CSR will be required to cut ASS some slack on stupid actions. For instance, if you’re behind an ASS who’s driving too slow in the fast lane, you can not honk at them but will have to go around (unless you too are an ASS, in which case you are allowed to honk continuously until you inevitably crash into the other car). ASS are permitted to send emails with the subject, “Fwd: Fwd: Fwd: Fwd: Horse sex video.” CSR have a one “Fwd” maximum and must use the BCC option for all recipients. ASS are allowed to remain in physically/verbally/mentally abusive relationships. CSR have one month to get out.
Right now, being an ASS probably sounds pretty good, but there are some drawbacks. For example, if an ASS goes to a restaurant and orders a 16 oz filet mignon, the waiter would see the fanny pack and could decide to bring the ASS an 8 oz pork loin instead. In all likelihood, the ASS won’t notice the difference, but if she does, she can only complain and/or get her order fixed if she can give a good estimate of how much 8 oz is and if she can correctly name which animals each cut of meat comes from (if she pronouned the “g” in “mignon” when ordering, there’s no second chance and she’ll have to eat whatever she gets). Basically, there’s no punishment for a CSR taking advantage of an ASS but the CSR must resolve the situation if the ASS figures out the scam.

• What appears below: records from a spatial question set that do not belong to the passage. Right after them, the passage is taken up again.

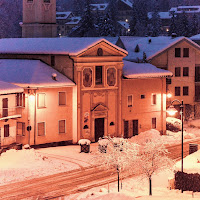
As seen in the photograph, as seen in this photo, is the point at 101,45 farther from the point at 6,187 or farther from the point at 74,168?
the point at 6,187

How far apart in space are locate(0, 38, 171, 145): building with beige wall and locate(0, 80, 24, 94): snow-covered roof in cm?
138

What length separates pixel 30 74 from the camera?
54.4 meters

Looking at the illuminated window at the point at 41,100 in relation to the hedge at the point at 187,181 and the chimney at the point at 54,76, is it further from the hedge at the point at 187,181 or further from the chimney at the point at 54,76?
the hedge at the point at 187,181

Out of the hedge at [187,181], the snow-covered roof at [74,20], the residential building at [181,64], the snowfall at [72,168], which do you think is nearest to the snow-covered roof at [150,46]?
the residential building at [181,64]

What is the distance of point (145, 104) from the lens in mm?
61875

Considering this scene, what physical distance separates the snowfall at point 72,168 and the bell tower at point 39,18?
18498 millimetres

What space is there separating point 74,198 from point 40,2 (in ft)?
111

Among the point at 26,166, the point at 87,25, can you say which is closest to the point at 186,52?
A: the point at 26,166

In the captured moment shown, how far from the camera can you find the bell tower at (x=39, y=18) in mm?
66812

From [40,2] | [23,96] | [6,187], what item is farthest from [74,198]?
[40,2]

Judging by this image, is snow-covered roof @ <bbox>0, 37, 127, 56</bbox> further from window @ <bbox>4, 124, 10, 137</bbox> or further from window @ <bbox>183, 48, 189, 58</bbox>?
window @ <bbox>183, 48, 189, 58</bbox>

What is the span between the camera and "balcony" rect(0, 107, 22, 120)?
5051 centimetres

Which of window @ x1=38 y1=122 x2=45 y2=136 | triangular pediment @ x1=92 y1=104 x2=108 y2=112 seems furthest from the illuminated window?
triangular pediment @ x1=92 y1=104 x2=108 y2=112

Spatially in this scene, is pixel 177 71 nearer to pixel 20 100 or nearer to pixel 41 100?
pixel 41 100
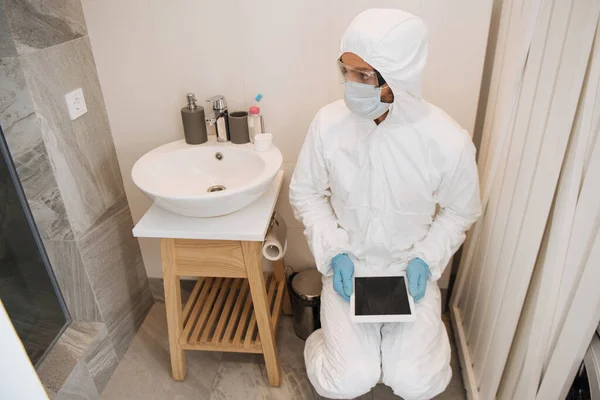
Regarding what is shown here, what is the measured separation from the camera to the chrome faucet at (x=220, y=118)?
1720 mm

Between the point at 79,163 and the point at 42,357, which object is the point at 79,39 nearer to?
the point at 79,163

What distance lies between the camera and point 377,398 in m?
1.77

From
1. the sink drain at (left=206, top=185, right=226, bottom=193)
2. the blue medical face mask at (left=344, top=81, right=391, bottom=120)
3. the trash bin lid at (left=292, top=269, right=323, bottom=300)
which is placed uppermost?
the blue medical face mask at (left=344, top=81, right=391, bottom=120)

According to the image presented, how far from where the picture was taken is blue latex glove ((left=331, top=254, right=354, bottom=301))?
152 centimetres

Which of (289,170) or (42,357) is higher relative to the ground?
(289,170)

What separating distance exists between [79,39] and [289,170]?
88 centimetres

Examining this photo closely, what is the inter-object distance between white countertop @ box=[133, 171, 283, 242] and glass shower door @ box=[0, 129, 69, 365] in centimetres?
38

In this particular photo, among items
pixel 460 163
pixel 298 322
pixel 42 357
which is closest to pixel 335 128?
pixel 460 163

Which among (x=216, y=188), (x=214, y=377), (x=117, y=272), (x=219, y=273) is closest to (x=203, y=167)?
(x=216, y=188)

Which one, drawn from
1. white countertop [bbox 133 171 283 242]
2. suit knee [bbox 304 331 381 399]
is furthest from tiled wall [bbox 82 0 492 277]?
suit knee [bbox 304 331 381 399]

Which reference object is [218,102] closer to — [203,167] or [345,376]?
[203,167]

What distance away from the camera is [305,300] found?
1904mm

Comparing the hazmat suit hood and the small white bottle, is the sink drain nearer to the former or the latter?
the small white bottle

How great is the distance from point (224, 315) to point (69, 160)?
0.82 meters
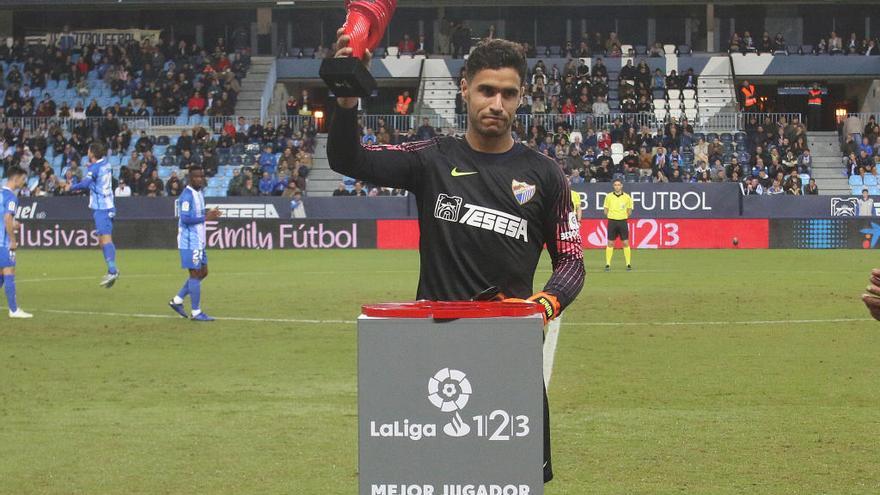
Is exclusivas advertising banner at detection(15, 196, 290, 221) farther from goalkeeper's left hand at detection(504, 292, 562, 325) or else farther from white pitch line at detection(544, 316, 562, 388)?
goalkeeper's left hand at detection(504, 292, 562, 325)

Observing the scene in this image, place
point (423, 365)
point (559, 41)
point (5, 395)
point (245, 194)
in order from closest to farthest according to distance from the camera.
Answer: point (423, 365), point (5, 395), point (245, 194), point (559, 41)

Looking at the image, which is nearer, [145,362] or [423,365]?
[423,365]

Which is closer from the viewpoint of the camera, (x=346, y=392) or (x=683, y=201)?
(x=346, y=392)

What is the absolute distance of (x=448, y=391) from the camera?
3.91 metres

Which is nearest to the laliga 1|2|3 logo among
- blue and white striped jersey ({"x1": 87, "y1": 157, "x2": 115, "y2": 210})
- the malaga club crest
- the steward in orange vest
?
the malaga club crest

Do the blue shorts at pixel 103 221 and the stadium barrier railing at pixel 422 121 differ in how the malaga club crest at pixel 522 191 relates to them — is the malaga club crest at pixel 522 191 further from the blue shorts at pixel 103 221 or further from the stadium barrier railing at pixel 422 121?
the stadium barrier railing at pixel 422 121

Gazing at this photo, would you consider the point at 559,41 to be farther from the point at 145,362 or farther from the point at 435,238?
the point at 435,238

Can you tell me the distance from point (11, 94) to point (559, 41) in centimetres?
2272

So that gives you an idea of how Common Sense law would work. But being categorized as CSR is a privillege that can easily be revoked. The punishments for a CSR exemplifying ASS behavior are as follows:
You will be eligible for reevaluation each year, except in extreme cases (like Anna Nicole Smith) who are eligible for reevaluation one year after the first witnessed incident of any sort of CSR behavior. I truly believe this will encourage people to use common sense on a regular basis. Those who choose not to, will be at the mercy of the CSR.
Don’t forget, vote “yes” on the Common Sense Act.